We also see quality and sustainable returns featuring as a key driver of performance in dividend investing. We like selected financials, industrials and technology companies that are well positioned to deliver and increase dividends in 2022. We also see selective retail REITs and logistic REITS outperforming in 2022. We see retail REITs as a beneficiary of the reopening trade in Singapore, and logistic REITS benefitting from Singapore’s rising role as a regional manufacturing hub in technology, transportation and financial services.

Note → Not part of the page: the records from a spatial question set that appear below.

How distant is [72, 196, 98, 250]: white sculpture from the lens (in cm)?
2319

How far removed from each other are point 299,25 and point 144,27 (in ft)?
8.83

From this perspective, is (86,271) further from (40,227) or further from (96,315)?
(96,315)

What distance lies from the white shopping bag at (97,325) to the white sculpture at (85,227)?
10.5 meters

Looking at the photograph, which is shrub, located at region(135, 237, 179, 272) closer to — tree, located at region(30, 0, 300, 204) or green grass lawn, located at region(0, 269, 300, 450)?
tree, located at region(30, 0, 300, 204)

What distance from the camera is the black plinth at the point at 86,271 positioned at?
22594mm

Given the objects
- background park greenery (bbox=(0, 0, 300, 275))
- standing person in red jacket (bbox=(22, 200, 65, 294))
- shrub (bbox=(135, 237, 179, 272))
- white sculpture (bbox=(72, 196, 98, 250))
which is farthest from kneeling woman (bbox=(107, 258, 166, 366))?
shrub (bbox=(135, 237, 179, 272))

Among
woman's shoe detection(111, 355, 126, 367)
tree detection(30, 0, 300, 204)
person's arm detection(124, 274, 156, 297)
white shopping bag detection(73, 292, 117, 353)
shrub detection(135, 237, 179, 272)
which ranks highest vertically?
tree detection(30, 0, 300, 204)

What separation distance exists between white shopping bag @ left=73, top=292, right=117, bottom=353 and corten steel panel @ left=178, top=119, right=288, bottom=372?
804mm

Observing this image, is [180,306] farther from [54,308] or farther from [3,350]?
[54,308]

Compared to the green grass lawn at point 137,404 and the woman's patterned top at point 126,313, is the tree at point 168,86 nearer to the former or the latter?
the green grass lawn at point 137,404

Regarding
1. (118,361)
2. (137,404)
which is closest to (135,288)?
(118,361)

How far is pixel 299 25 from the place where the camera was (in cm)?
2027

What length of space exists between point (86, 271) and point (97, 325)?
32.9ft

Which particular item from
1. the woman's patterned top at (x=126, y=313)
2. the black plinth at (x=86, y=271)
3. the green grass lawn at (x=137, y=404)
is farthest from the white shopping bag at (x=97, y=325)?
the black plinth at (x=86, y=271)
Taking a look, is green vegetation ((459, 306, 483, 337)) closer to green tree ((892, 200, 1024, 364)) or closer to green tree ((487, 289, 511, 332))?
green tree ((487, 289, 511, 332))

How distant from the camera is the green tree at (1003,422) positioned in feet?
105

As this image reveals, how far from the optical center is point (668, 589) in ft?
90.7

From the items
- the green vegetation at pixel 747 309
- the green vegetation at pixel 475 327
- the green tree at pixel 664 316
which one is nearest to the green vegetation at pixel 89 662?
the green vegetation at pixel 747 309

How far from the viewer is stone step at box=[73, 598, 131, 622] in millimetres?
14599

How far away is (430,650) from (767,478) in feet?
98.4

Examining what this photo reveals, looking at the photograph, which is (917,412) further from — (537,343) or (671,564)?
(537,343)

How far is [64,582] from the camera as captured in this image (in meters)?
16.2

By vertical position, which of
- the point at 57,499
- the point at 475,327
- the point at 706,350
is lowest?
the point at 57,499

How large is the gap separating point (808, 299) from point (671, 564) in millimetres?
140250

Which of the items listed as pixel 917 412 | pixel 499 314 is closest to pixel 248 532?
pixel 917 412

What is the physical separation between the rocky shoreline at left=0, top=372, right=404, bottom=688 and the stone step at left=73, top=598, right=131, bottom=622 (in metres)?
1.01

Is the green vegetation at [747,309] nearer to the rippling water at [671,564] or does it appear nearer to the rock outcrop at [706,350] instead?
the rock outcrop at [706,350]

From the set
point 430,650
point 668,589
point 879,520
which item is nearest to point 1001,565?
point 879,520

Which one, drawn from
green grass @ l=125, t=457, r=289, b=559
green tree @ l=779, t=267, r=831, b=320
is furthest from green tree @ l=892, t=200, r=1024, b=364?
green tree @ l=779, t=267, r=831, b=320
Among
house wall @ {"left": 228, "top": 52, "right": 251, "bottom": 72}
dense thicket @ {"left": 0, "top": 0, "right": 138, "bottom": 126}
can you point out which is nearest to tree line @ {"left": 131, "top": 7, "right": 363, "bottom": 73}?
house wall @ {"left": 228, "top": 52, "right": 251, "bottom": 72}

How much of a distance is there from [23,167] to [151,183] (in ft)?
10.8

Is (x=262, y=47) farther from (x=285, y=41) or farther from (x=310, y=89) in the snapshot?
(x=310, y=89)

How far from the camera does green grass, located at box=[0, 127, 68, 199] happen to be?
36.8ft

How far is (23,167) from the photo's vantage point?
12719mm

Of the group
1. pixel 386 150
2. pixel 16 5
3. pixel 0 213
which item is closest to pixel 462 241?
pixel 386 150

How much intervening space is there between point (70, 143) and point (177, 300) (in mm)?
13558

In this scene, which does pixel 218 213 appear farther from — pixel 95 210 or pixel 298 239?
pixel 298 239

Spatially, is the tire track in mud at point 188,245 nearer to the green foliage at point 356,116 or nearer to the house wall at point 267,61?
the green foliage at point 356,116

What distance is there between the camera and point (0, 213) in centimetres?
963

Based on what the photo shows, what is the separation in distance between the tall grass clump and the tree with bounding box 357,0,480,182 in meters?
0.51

Key themes of recovery, rates and returns in 2022

In summary, we expect the growth story in the Singapore economy to continue into 2022, where we see a greater contribution from the recovery in the service sector. This continued recovery will also underpin growth in corporate earnings for the Singapore equity market. 2022 will also see the spectre of rising inflation and interest rates. In our opinion, we believe companies with quality and sustainable growth will outperform during a time of slowing earnings growth and rising cost pressures. Finally, against the backdrop of ebbing liquidity and policy support coupled with slowing global growth momentum, we expect overall equity market returns to moderate in 2022. However, we remain positive on alpha opportunities in Singapore. We believe the moderation of earnings growth and tighter policy headwinds will lead to greater dispersion in earnings growth across sectors and higher bifurcation in stock returns. This will favour stock pickers, in our view. We favour financials, industrials, consumer and technology sectors most in 2022.